Bug 1288610 - Add functions for creating deterministic tar archives; r?glandium draft
authorGregory Szorc <gps@mozilla.com>
Mon, 25 Jul 2016 12:46:07 -0700
changeset 392514 ccb7bd86bf96562286c84acf9ff2ed87ca03318a
parent 392445 251fccc1f62bf0eac569ef4f6717fea61ebadb27
child 392515 86bceb55502aa5b22627a667b42e161dff5b9956
push id24048
push userbmo:gps@mozilla.com
push dateMon, 25 Jul 2016 19:47:02 +0000
reviewersglandium
bugs1288610
milestone50.0a1
Bug 1288610 - Add functions for creating deterministic tar archives; r?glandium I have a need to create tar archives deterministically and reproducibly. Since we already have similar functionality in mozpack for producting zip/jar archives, I figured it made sense for this functionality to live in mozpack. I made the functionality as simple as possible: we only accept files from the filesystem and the set of files must be known in advance. No class to hold/buffer state: just a simple function that takes a mapping of files and writes to a stream. MozReview-Commit-ID: If0NTcA7wpc
python/mozbuild/mozpack/archive.py
python/mozbuild/mozpack/test/test_archive.py
new file mode 100644
--- /dev/null
+++ b/python/mozbuild/mozpack/archive.py
@@ -0,0 +1,107 @@
+# This Source Code Form is subject to the terms of the Mozilla Public
+# License, v. 2.0. If a copy of the MPL was not distributed with this
+# file, You can obtain one at http://mozilla.org/MPL/2.0/.
+
+from __future__ import absolute_import
+
+import bz2
+import gzip
+import stat
+import tarfile
+
+
+# 2016-01-01T00:00:00+0000
+DEFAULT_MTIME = 1451606400
+
+
+def create_tar_from_files(fp, files):
+    """Create a tar file deterministically.
+
+    Receives a dict mapping names of files in the archive to local filesystem
+    paths.
+
+    The files will be archived and written to the passed file handle opened
+    for writing.
+
+    Only regular files can be written.
+
+    FUTURE accept mozpack.files classes for writing
+    FUTURE accept a filename argument (or create APIs to write files)
+    """
+    with tarfile.open(name='', mode='w', fileobj=fp, dereference=True) as tf:
+        for archive_path, fs_path in sorted(files.items()):
+            ti = tf.gettarinfo(fs_path, archive_path)
+
+            if not ti.isreg():
+                raise ValueError('not a regular file: %s' % fs_path)
+
+            # Disallow setuid and setgid bits. This is an arbitrary restriction.

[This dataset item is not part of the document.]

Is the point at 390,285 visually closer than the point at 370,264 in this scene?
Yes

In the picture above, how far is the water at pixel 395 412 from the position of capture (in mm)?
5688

+            # However, since we set uid/gid to root:root, setuid and setgid
+            # would be a glaring security hole if the archive were
+            # uncompressed as root.
+            if ti.mode & (stat.S_ISUID | stat.S_ISGID):
+                raise ValueError('cannot add file with setuid or setgid set: '
+                                 '%s' % fs_path)
+
+            # Set uid, gid, username, and group as deterministic values.
+            ti.uid = 0
+            ti.gid = 0
+            ti.uname = ''
+            ti.gname = ''
+
+            # Set mtime to a constant value.
+            ti.mtime = DEFAULT_MTIME
+
+            with open(fs_path, 'rb') as fh:
+                tf.addfile(ti, fh)
+
+
+def create_tar_gz_from_files(fp, files, filename=None, compresslevel=9):
+    """Create a tar.gz file deterministically from files.
+
+    This is a glorified wrapper around ``create_tar_from_files`` that
+    adds gzip compression.
+
+    The passed file handle should be opened for writing in binary mode.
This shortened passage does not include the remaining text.